BEGIN Excerpted records

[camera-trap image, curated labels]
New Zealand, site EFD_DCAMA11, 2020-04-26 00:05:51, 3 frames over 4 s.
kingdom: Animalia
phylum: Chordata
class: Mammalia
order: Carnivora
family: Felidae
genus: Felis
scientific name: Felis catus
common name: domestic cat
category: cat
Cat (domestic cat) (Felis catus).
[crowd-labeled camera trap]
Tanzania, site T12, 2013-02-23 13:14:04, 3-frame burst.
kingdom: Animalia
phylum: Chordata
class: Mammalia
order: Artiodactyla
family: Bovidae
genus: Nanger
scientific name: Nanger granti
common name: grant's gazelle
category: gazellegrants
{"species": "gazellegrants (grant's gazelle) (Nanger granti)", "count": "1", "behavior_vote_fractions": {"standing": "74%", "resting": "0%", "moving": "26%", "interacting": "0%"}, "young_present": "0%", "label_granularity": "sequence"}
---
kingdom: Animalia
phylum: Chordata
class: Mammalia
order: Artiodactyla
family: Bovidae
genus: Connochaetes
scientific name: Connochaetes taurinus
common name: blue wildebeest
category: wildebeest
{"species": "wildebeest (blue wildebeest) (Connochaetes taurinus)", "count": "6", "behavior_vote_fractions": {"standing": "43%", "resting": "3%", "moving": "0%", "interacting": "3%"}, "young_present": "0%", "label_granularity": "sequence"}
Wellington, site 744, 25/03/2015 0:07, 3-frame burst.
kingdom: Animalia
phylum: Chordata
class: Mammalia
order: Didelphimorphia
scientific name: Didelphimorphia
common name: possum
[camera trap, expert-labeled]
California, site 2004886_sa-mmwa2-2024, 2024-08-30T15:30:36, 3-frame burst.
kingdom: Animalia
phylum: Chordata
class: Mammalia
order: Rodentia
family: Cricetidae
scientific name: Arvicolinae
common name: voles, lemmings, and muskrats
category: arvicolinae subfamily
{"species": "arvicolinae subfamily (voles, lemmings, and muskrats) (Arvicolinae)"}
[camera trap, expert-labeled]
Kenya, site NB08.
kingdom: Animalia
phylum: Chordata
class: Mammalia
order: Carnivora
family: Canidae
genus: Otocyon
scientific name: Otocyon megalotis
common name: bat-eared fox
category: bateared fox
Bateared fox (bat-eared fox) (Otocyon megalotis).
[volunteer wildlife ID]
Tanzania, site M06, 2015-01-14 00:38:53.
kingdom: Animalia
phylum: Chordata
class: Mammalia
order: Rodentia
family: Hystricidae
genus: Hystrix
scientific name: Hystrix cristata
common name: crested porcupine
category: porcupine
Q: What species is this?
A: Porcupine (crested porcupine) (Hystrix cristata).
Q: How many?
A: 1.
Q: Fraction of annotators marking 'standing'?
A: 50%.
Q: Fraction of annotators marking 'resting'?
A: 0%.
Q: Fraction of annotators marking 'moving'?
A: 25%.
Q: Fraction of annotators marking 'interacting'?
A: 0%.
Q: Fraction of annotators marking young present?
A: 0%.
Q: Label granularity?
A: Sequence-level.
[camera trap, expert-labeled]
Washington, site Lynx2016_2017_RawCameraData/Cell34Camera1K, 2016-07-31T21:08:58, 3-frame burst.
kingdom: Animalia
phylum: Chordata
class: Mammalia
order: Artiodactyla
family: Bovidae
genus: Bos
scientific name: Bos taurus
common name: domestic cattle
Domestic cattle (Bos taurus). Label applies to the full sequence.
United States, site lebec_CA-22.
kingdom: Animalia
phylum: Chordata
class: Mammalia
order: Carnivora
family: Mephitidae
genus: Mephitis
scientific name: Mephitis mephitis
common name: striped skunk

END Excerpted records

* _Exercise_
Would you print exactly, and only, the lines of the data above from the line with "common name: voles, lemmings, and muskrats" through the line with "scientific name: Otocyon megalotis", inclusive?

* _Reply to the exercise_
common name: voles, lemmings, and muskrats
category: arvicolinae subfamily
{"species": "arvicolinae subfamily (voles, lemmings, and muskrats) (Arvicolinae)"}
[camera trap, expert-labeled]
Kenya, site NB08.
kingdom: Animalia
phylum: Chordata
class: Mammalia
order: Carnivora
family: Canidae
genus: Otocyon
scientific name: Otocyon megalotis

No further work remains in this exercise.